Ich reiste über Frankreich zurück und von da nach England. Die ganze Insel ist voll von seltsamen Leuten, ein gutes Volk und ein böses, je nachdem man es gerade trifft, oder macht; phlegmatisch und voll Enthusiasmus. – Ich besah alle Merkwürdigkeiten des Landes, aber nirgends schlug in mir mein Herz so hoch und so ungestüm, als in dem Hause, in welchem Shakespeare geboren ist. Ich sah im Geiste den großen Sterblichen dort durch die Zimmer gehn; ich belauschte ihn bei seinen Arbeiten, die seiner Feder entflossen zu sein schienen, ohne daß er selbst ihr hohes Gepräge, ihre Göttlichkeit geahndet hat. – Es gab mir einen Stich ins Herz, als ich vor der Kirche in Stratford vorbeiging, in welcher seine Asche ruht, daß auch er, wie der Elendeste seines Geschlechts, durch das Leben hat hindurchgehen müssen, ohne daß wir es begreifen können, wohin er gegangen ist.

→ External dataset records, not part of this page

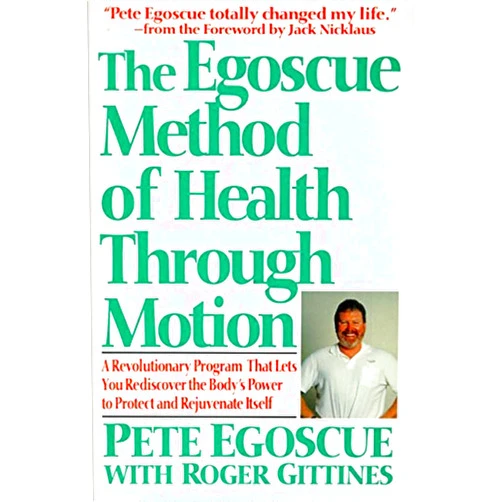 Pete Egoscue The Egoscue Method of Health Through Motion: Revolutionary Program That Lets You Rediscover the Body's Power to Rejuvenate It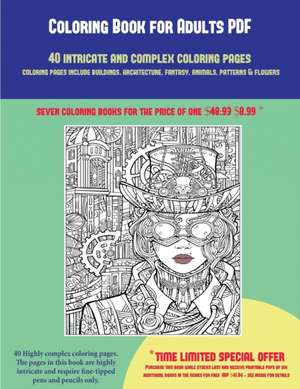 Coloring Book for Adults PDF (40 Complex and Intricate Coloring Pages) de James Manning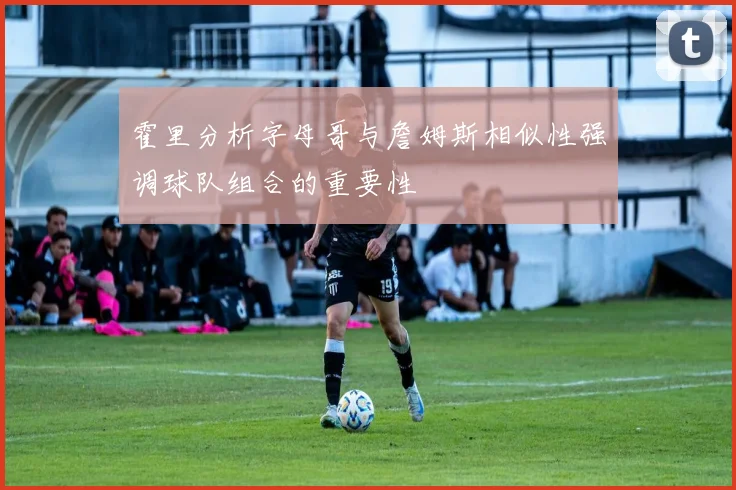 霍里分析字母哥与詹姆斯相似性强调球队组合的重要性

Ich wollte nicht weiter nach Norden reisen, weil ich einen großen Abscheu vor dem Froste habe; ich beschloß also, in mein Vaterland zurückzukehren.

Allenthalben machte ich die Erfahrungen, die Scarmentado auf seinen Reisen gemacht hat. Es ist also überflüssig, wenn ich noch ein Wort über meine Wanderungen sage.